In the column on Feb. 4, they wrote “Both of us have introduced our first bills of the 2021 Legislative Session, including bills addressing local elections issues and legislation ensuring paid parental leave for state employees in Georgia.”
“We will be sharing much more as these bills and other legislative priorities move forward,” they wrote.
They did not mention elections in their column on Feb. 11.
In neither of the columns in which they brought up the topic of elections did they give any sense of their views on the changes being proposed.
House Bill 286
Gaines has been busy talking about another bill he has sponsored.
House Bill 286 would restrict the ability of local governments to cut back on funding of their police.
He appeared on Fox and Friends on Feb. 18 to promote the legislation.
“So what we’ve done with the Bill is make sure that local governments that are out of control aren’t able to slash police budgets,” he said.
“We’ve just seen in Minneapolis where they have cut their police budget. And already just last week they were having to go back on that,” he continued.
“Well, that’s too late for the crimes that have already been committed and the damage that that has done to that community.
“So we want to make sure that doesn’t happen here in Georgia. That defunding the police doesn’t take a foothold here in Georgia.”
The clip ran for 3 minutes and 19 seconds, and the host said this in closing:
“Congressman Houston Gaines, thank you very much for joining us. We appreciate it.”
Gaines did not correct the error of his title, at least not in the clip that aired.
Wiedower is a co-sponsor of House Bill 286.

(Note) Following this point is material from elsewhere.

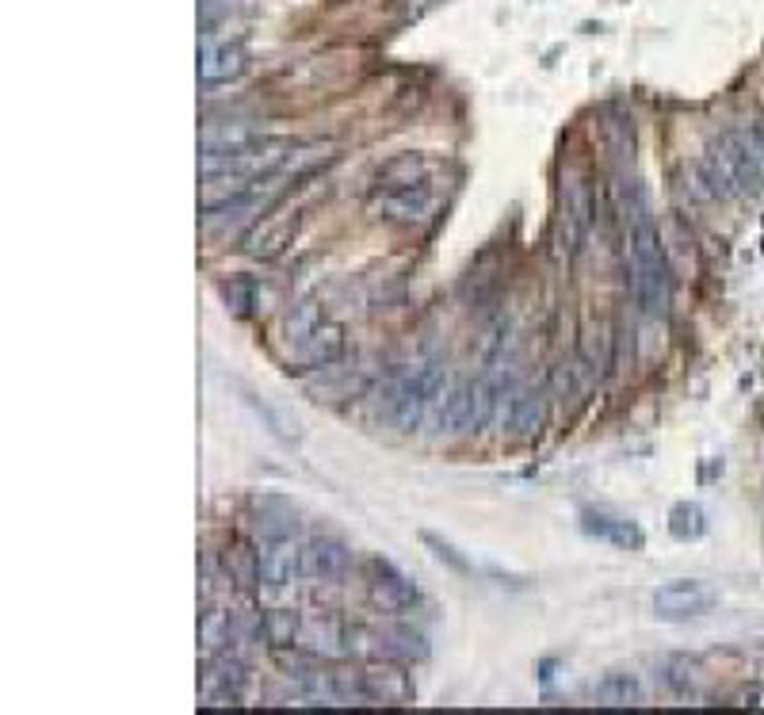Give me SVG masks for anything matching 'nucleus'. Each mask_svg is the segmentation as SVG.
<instances>
[{"instance_id":"f257e3e1","label":"nucleus","mask_w":764,"mask_h":715,"mask_svg":"<svg viewBox=\"0 0 764 715\" xmlns=\"http://www.w3.org/2000/svg\"><path fill=\"white\" fill-rule=\"evenodd\" d=\"M699 180L707 184V196L742 199L764 191V139L757 127H738L707 146L699 157Z\"/></svg>"},{"instance_id":"f03ea898","label":"nucleus","mask_w":764,"mask_h":715,"mask_svg":"<svg viewBox=\"0 0 764 715\" xmlns=\"http://www.w3.org/2000/svg\"><path fill=\"white\" fill-rule=\"evenodd\" d=\"M627 256H631L634 302L642 307V315H650V318L665 315L673 299V276H669V261H665V249H662V234H657V222H654V215L646 211V204H634V211H631Z\"/></svg>"},{"instance_id":"7ed1b4c3","label":"nucleus","mask_w":764,"mask_h":715,"mask_svg":"<svg viewBox=\"0 0 764 715\" xmlns=\"http://www.w3.org/2000/svg\"><path fill=\"white\" fill-rule=\"evenodd\" d=\"M440 395H444V364H440V360H429V364L413 367V372L398 383V391H394V402H390L394 425L413 432L417 425L429 417V409L436 406Z\"/></svg>"},{"instance_id":"20e7f679","label":"nucleus","mask_w":764,"mask_h":715,"mask_svg":"<svg viewBox=\"0 0 764 715\" xmlns=\"http://www.w3.org/2000/svg\"><path fill=\"white\" fill-rule=\"evenodd\" d=\"M715 605H719V593L696 578H677V582H665L654 590V613L662 620H696V616L711 613Z\"/></svg>"},{"instance_id":"39448f33","label":"nucleus","mask_w":764,"mask_h":715,"mask_svg":"<svg viewBox=\"0 0 764 715\" xmlns=\"http://www.w3.org/2000/svg\"><path fill=\"white\" fill-rule=\"evenodd\" d=\"M562 222H566L569 256H577L593 227V191L577 168H569V173L562 176Z\"/></svg>"},{"instance_id":"423d86ee","label":"nucleus","mask_w":764,"mask_h":715,"mask_svg":"<svg viewBox=\"0 0 764 715\" xmlns=\"http://www.w3.org/2000/svg\"><path fill=\"white\" fill-rule=\"evenodd\" d=\"M241 689H245V666L230 654L207 658L203 670V704L207 708H222V704H237Z\"/></svg>"},{"instance_id":"0eeeda50","label":"nucleus","mask_w":764,"mask_h":715,"mask_svg":"<svg viewBox=\"0 0 764 715\" xmlns=\"http://www.w3.org/2000/svg\"><path fill=\"white\" fill-rule=\"evenodd\" d=\"M302 566V551L295 548L291 536H272L268 543L261 548V582L268 590H287L295 582Z\"/></svg>"},{"instance_id":"6e6552de","label":"nucleus","mask_w":764,"mask_h":715,"mask_svg":"<svg viewBox=\"0 0 764 715\" xmlns=\"http://www.w3.org/2000/svg\"><path fill=\"white\" fill-rule=\"evenodd\" d=\"M348 562H352V551L344 548L341 540L318 536V540H310L302 551V574L318 578V582H336V578L348 574Z\"/></svg>"},{"instance_id":"1a4fd4ad","label":"nucleus","mask_w":764,"mask_h":715,"mask_svg":"<svg viewBox=\"0 0 764 715\" xmlns=\"http://www.w3.org/2000/svg\"><path fill=\"white\" fill-rule=\"evenodd\" d=\"M302 222V207H291V211H279L272 215L268 222H261V227L248 234V253L261 256V261H272V256H279L287 245H291L295 230H299Z\"/></svg>"},{"instance_id":"9d476101","label":"nucleus","mask_w":764,"mask_h":715,"mask_svg":"<svg viewBox=\"0 0 764 715\" xmlns=\"http://www.w3.org/2000/svg\"><path fill=\"white\" fill-rule=\"evenodd\" d=\"M245 69H248V54L241 43H203V51H199V77L207 85L237 80Z\"/></svg>"},{"instance_id":"9b49d317","label":"nucleus","mask_w":764,"mask_h":715,"mask_svg":"<svg viewBox=\"0 0 764 715\" xmlns=\"http://www.w3.org/2000/svg\"><path fill=\"white\" fill-rule=\"evenodd\" d=\"M582 528L589 536H597V540H608L627 551H642V543H646V536H642V528L634 520L611 517L605 509H582Z\"/></svg>"},{"instance_id":"f8f14e48","label":"nucleus","mask_w":764,"mask_h":715,"mask_svg":"<svg viewBox=\"0 0 764 715\" xmlns=\"http://www.w3.org/2000/svg\"><path fill=\"white\" fill-rule=\"evenodd\" d=\"M264 134L253 123H211L203 131V154L214 157H241L253 146H261Z\"/></svg>"},{"instance_id":"ddd939ff","label":"nucleus","mask_w":764,"mask_h":715,"mask_svg":"<svg viewBox=\"0 0 764 715\" xmlns=\"http://www.w3.org/2000/svg\"><path fill=\"white\" fill-rule=\"evenodd\" d=\"M432 204V191L429 184H409V188H383L379 204V219H390V222H417Z\"/></svg>"},{"instance_id":"4468645a","label":"nucleus","mask_w":764,"mask_h":715,"mask_svg":"<svg viewBox=\"0 0 764 715\" xmlns=\"http://www.w3.org/2000/svg\"><path fill=\"white\" fill-rule=\"evenodd\" d=\"M372 566H375V582H372L375 601H379L386 613H409L417 605V585L406 574H398L390 562H372Z\"/></svg>"},{"instance_id":"2eb2a0df","label":"nucleus","mask_w":764,"mask_h":715,"mask_svg":"<svg viewBox=\"0 0 764 715\" xmlns=\"http://www.w3.org/2000/svg\"><path fill=\"white\" fill-rule=\"evenodd\" d=\"M237 639V620L226 613V608H207L199 616V642H203V662L222 650H230V642Z\"/></svg>"},{"instance_id":"dca6fc26","label":"nucleus","mask_w":764,"mask_h":715,"mask_svg":"<svg viewBox=\"0 0 764 715\" xmlns=\"http://www.w3.org/2000/svg\"><path fill=\"white\" fill-rule=\"evenodd\" d=\"M306 349H302V367H325L333 360H341L344 352V329L341 326H321L318 333L306 337Z\"/></svg>"},{"instance_id":"f3484780","label":"nucleus","mask_w":764,"mask_h":715,"mask_svg":"<svg viewBox=\"0 0 764 715\" xmlns=\"http://www.w3.org/2000/svg\"><path fill=\"white\" fill-rule=\"evenodd\" d=\"M593 696L608 708H623V704H642V685L634 673H608Z\"/></svg>"},{"instance_id":"a211bd4d","label":"nucleus","mask_w":764,"mask_h":715,"mask_svg":"<svg viewBox=\"0 0 764 715\" xmlns=\"http://www.w3.org/2000/svg\"><path fill=\"white\" fill-rule=\"evenodd\" d=\"M264 639L272 642V647L287 650L295 647V642L302 639V620L291 613V608H272V613H264Z\"/></svg>"},{"instance_id":"6ab92c4d","label":"nucleus","mask_w":764,"mask_h":715,"mask_svg":"<svg viewBox=\"0 0 764 715\" xmlns=\"http://www.w3.org/2000/svg\"><path fill=\"white\" fill-rule=\"evenodd\" d=\"M302 639L310 642L313 650H321V654H329V658H336V654H344V636H341V624L336 620H313V624H302Z\"/></svg>"},{"instance_id":"aec40b11","label":"nucleus","mask_w":764,"mask_h":715,"mask_svg":"<svg viewBox=\"0 0 764 715\" xmlns=\"http://www.w3.org/2000/svg\"><path fill=\"white\" fill-rule=\"evenodd\" d=\"M669 532L677 536V540H699V536L707 532V513L699 509L696 502L673 505V513H669Z\"/></svg>"},{"instance_id":"412c9836","label":"nucleus","mask_w":764,"mask_h":715,"mask_svg":"<svg viewBox=\"0 0 764 715\" xmlns=\"http://www.w3.org/2000/svg\"><path fill=\"white\" fill-rule=\"evenodd\" d=\"M470 417H474V383H470V387H458V391L447 395L444 429H470Z\"/></svg>"},{"instance_id":"4be33fe9","label":"nucleus","mask_w":764,"mask_h":715,"mask_svg":"<svg viewBox=\"0 0 764 715\" xmlns=\"http://www.w3.org/2000/svg\"><path fill=\"white\" fill-rule=\"evenodd\" d=\"M230 574H233V582L237 585H256L261 582V551H248L245 543H237V548L230 551Z\"/></svg>"},{"instance_id":"5701e85b","label":"nucleus","mask_w":764,"mask_h":715,"mask_svg":"<svg viewBox=\"0 0 764 715\" xmlns=\"http://www.w3.org/2000/svg\"><path fill=\"white\" fill-rule=\"evenodd\" d=\"M318 329H321V310L313 299L299 302V307L287 315V337H291V341H306V337L318 333Z\"/></svg>"},{"instance_id":"b1692460","label":"nucleus","mask_w":764,"mask_h":715,"mask_svg":"<svg viewBox=\"0 0 764 715\" xmlns=\"http://www.w3.org/2000/svg\"><path fill=\"white\" fill-rule=\"evenodd\" d=\"M222 299L230 302L233 315H248V310H253V299H256V284L248 276H233L222 284Z\"/></svg>"},{"instance_id":"393cba45","label":"nucleus","mask_w":764,"mask_h":715,"mask_svg":"<svg viewBox=\"0 0 764 715\" xmlns=\"http://www.w3.org/2000/svg\"><path fill=\"white\" fill-rule=\"evenodd\" d=\"M245 402H248V406H253V409H256V414H261V417H264V425H268V429H272V432H276V437H279V440H295V437H299V432H295V429H291V425H287V421H284V414H279V409H272V406H268V402H261V398H256V395H245Z\"/></svg>"},{"instance_id":"a878e982","label":"nucleus","mask_w":764,"mask_h":715,"mask_svg":"<svg viewBox=\"0 0 764 715\" xmlns=\"http://www.w3.org/2000/svg\"><path fill=\"white\" fill-rule=\"evenodd\" d=\"M424 543H429V548H436V559H444V562H452L455 570H463V574H470V562H466L463 556H458V551L452 548V543H444V540H436V536L432 532H424Z\"/></svg>"},{"instance_id":"bb28decb","label":"nucleus","mask_w":764,"mask_h":715,"mask_svg":"<svg viewBox=\"0 0 764 715\" xmlns=\"http://www.w3.org/2000/svg\"><path fill=\"white\" fill-rule=\"evenodd\" d=\"M761 119H764V116H761Z\"/></svg>"}]
</instances>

Lee, I think this is understood in your column, but I do want to add an explainer just in case. The Oconee Enterprise editorial staff does not instruct Marcus and Houston what to write in their columns. Were I to ask them to write about specific legislation, I honestly don't know if they would oblige. Regardless, I have given them the flexibility to write what they want. The purpose of the column is to be a weekly update on everything going on at the capitol, rather than an analysis on any one particular bill or issue.
- Michael Prochaska
Editor, The Oconee Enterprise
The only reason anybody these days does not trust our voting laws or systems is because the ex-President and his dwindling list of followers continue to assert that our recent elections were fraudulent. As we know, the veracity of our elections throughout the country has been verified over and over and over, by all courts, all judges, all recounts. How many in GA? Three if I remember correctly.
These characters (mostly Republicans) should stop wasting our time and our money trying to create new ways to make it difficult for folks to vote. What are they afraid of for goodness sake?